## Task to complete:
Reproduce every one of the items below word for word, with each line unchanged.

## Material provided:
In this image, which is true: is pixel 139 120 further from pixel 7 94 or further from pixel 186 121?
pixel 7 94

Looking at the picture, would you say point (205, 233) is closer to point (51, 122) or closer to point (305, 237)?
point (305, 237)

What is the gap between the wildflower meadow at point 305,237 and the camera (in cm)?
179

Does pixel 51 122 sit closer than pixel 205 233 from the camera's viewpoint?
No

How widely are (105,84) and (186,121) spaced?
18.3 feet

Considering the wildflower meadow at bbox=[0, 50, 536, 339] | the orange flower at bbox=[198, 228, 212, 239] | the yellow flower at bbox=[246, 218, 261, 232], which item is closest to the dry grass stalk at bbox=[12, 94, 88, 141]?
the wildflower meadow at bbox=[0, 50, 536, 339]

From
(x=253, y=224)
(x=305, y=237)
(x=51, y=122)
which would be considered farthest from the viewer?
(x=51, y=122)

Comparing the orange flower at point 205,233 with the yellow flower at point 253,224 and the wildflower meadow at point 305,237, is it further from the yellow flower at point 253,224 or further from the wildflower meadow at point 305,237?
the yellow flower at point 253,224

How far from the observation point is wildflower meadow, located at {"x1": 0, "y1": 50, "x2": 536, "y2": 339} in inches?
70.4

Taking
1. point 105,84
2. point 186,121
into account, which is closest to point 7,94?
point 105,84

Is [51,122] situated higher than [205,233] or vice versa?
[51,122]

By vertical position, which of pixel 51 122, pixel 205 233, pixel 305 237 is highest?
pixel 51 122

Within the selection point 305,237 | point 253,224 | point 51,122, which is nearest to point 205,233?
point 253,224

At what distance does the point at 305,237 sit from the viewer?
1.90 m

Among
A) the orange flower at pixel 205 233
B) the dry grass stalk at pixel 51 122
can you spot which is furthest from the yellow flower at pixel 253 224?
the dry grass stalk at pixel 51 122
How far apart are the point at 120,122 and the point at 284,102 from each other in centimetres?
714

## Finished exercise:
In this image, which is true: is pixel 139 120 further from pixel 7 94 or further from pixel 186 121?
pixel 7 94

Looking at the picture, would you say point (205, 233) is closer to point (51, 122) or closer to point (305, 237)?
point (305, 237)

What is the gap between the wildflower meadow at point 305,237 and the camera (in cm)?
179

Does pixel 51 122 sit closer than pixel 205 233 from the camera's viewpoint?
No

How widely are (105,84) and (186,121) spaced?
18.3 feet

Considering the wildflower meadow at bbox=[0, 50, 536, 339] | the orange flower at bbox=[198, 228, 212, 239] | the yellow flower at bbox=[246, 218, 261, 232], which item is closest to the dry grass stalk at bbox=[12, 94, 88, 141]?
the wildflower meadow at bbox=[0, 50, 536, 339]

From
(x=253, y=224)
(x=305, y=237)
(x=51, y=122)
which would be considered farthest from the viewer?
(x=51, y=122)

Comparing the orange flower at point 205,233 with the yellow flower at point 253,224 and the wildflower meadow at point 305,237, is it further from the yellow flower at point 253,224 or further from the wildflower meadow at point 305,237?
the yellow flower at point 253,224

How far from the observation point is wildflower meadow, located at {"x1": 0, "y1": 50, "x2": 536, "y2": 339} in inches?
70.4

Taking
1. point 105,84
2. point 186,121
into account, which is closest to point 7,94?
point 105,84

Is [51,122] situated higher than [205,233] or vice versa?
[51,122]

By vertical position, which of pixel 51 122, pixel 205 233, pixel 305 237 is highest?
pixel 51 122

Within the selection point 305,237 | point 253,224 | point 51,122, which is nearest to point 205,233?
point 253,224

At what distance does the point at 305,237 sit from the viewer?
1.90 m

Among
A) the orange flower at pixel 205 233
B) the dry grass stalk at pixel 51 122
can you spot which is furthest from the yellow flower at pixel 253 224?
the dry grass stalk at pixel 51 122
How far apart are the point at 120,122 and the point at 284,102 from each other in centimetres?
714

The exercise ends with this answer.